▶ _Exercise goal_: Go to the line containing "Best Wig Outlet Mantra Long Scarf Headwear" below; retype it and all following lines exactly, and leave out the pictures.

Image-caption web data:
________________

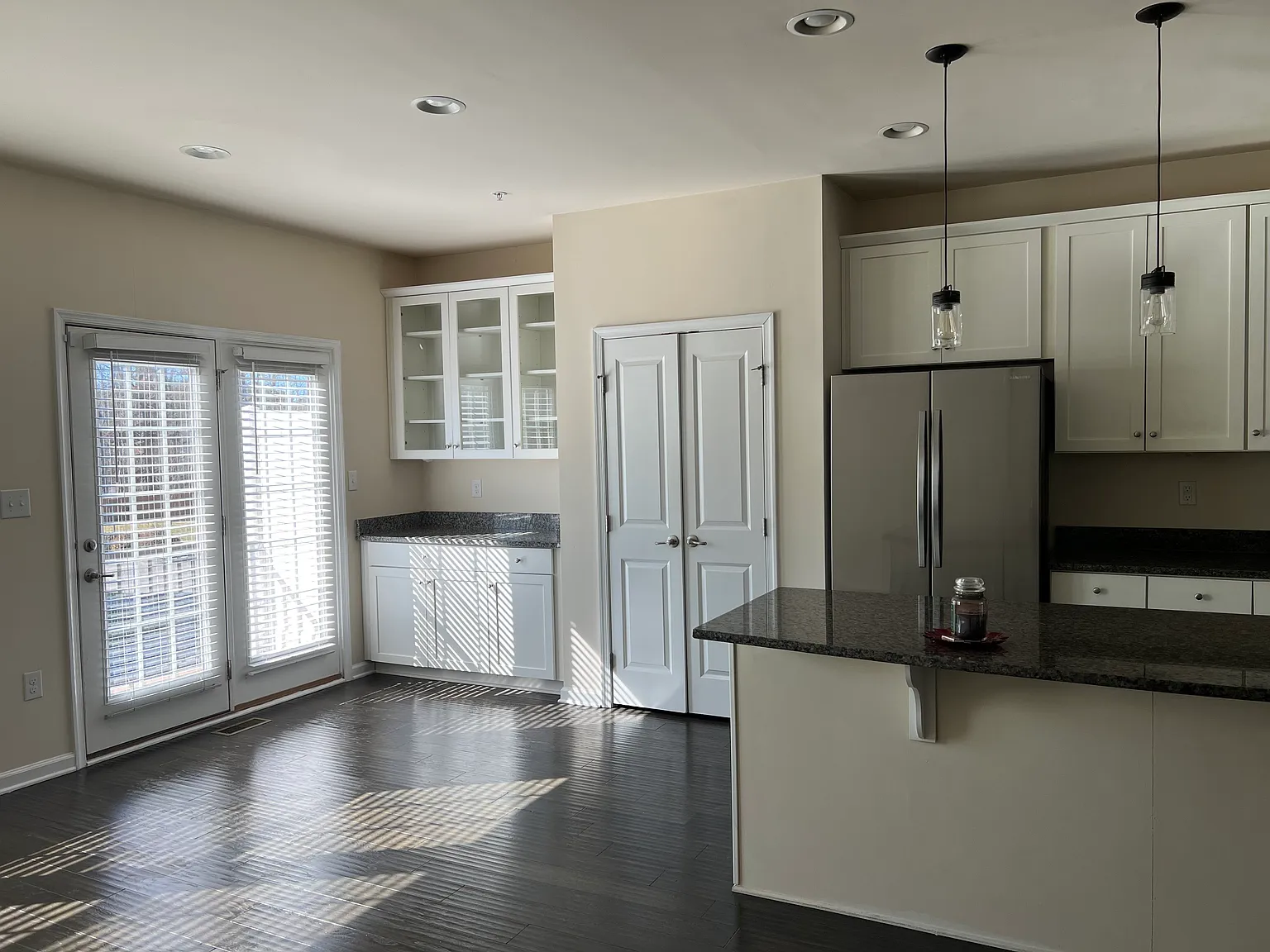 11909 Shire Walk Trl — Photo 4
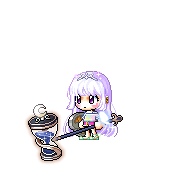 ieMirAclE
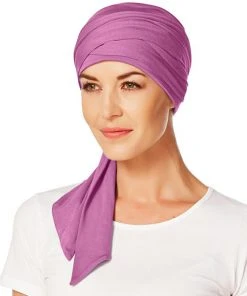 Best Wig Outlet Mantra Long Scarf Headwear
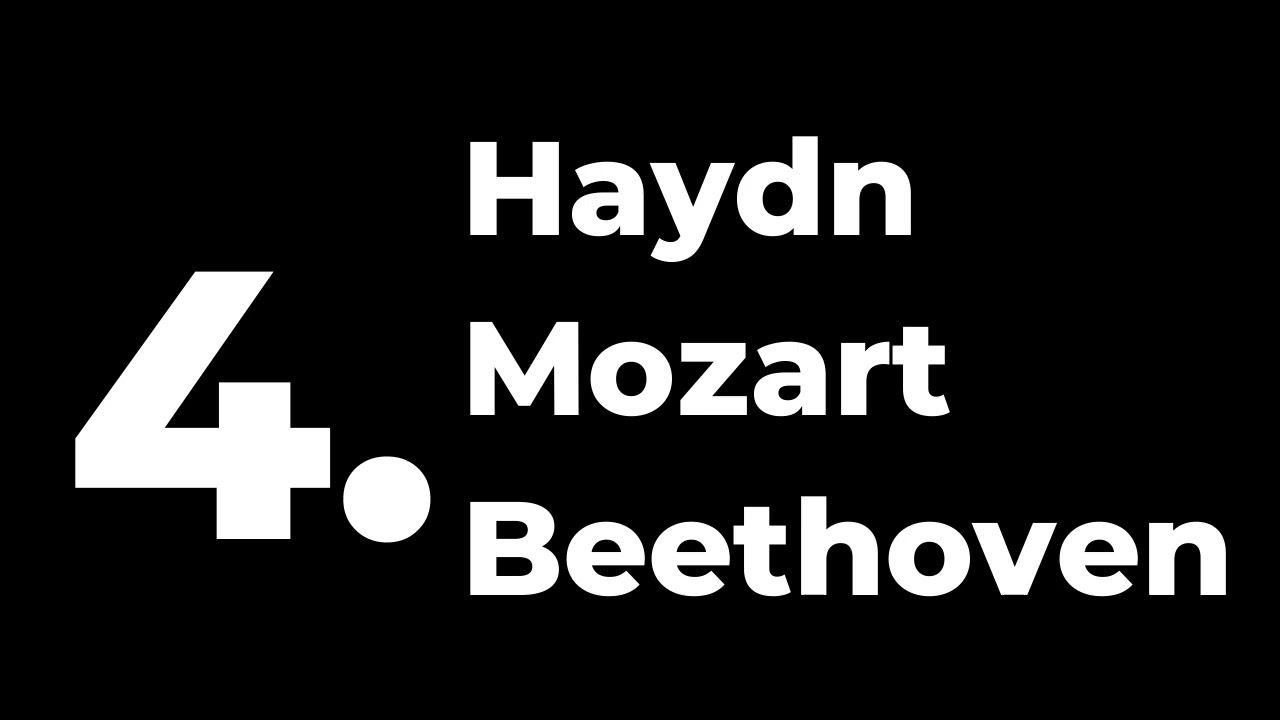 Q2 Quiz Music Classical Period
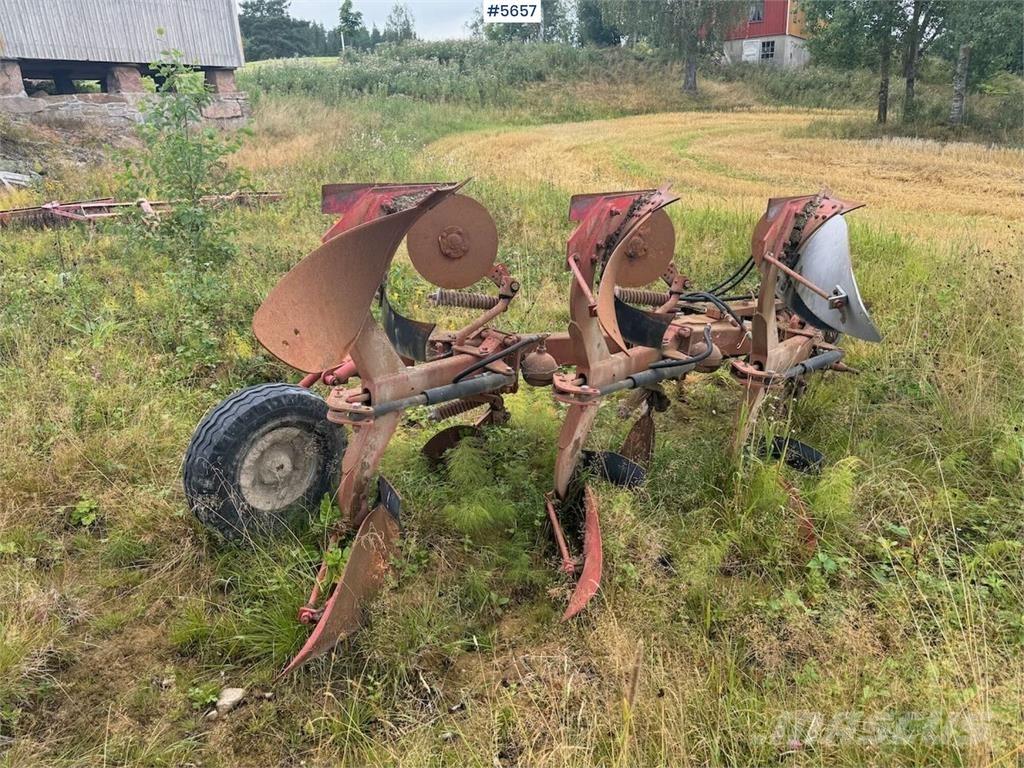 Agrolux RT398X Inne maszyny i akcesoria uprawowe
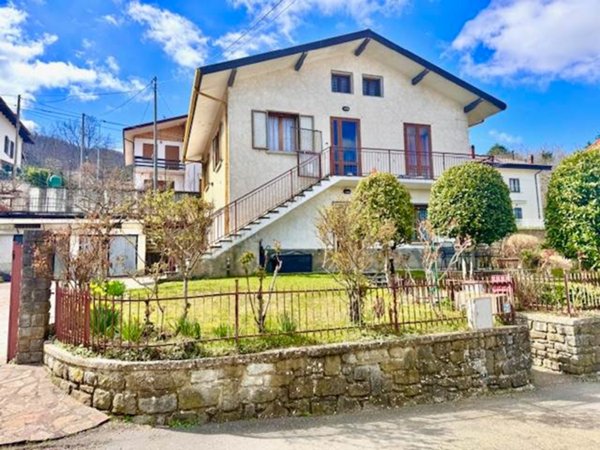 casa indipendente in vendita a Lizzano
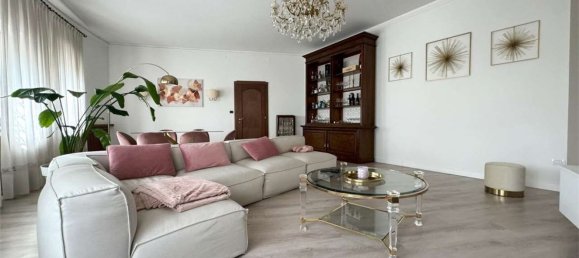 6 rooms Apartment in San Bonifacio, Italy No. 276478 7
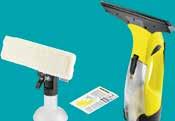 Simple Toploader T1050 1899,- LAPTOP 110-15ISK (80TL0088US) 15,6 849,- 32K1511 Filtr grzebieniowy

________________

▶ _Exercise answer_:
 Best Wig Outlet Mantra Long Scarf Headwear
 Q2 Quiz Music Classical Period
 Agrolux RT398X Inne maszyny i akcesoria uprawowe
 casa indipendente in vendita a Lizzano
 6 rooms Apartment in San Bonifacio, Italy No. 276478 7
 Simple Toploader T1050 1899,- LAPTOP 110-15ISK (80TL0088US) 15,6 849,- 32K1511 Filtr grzebieniowy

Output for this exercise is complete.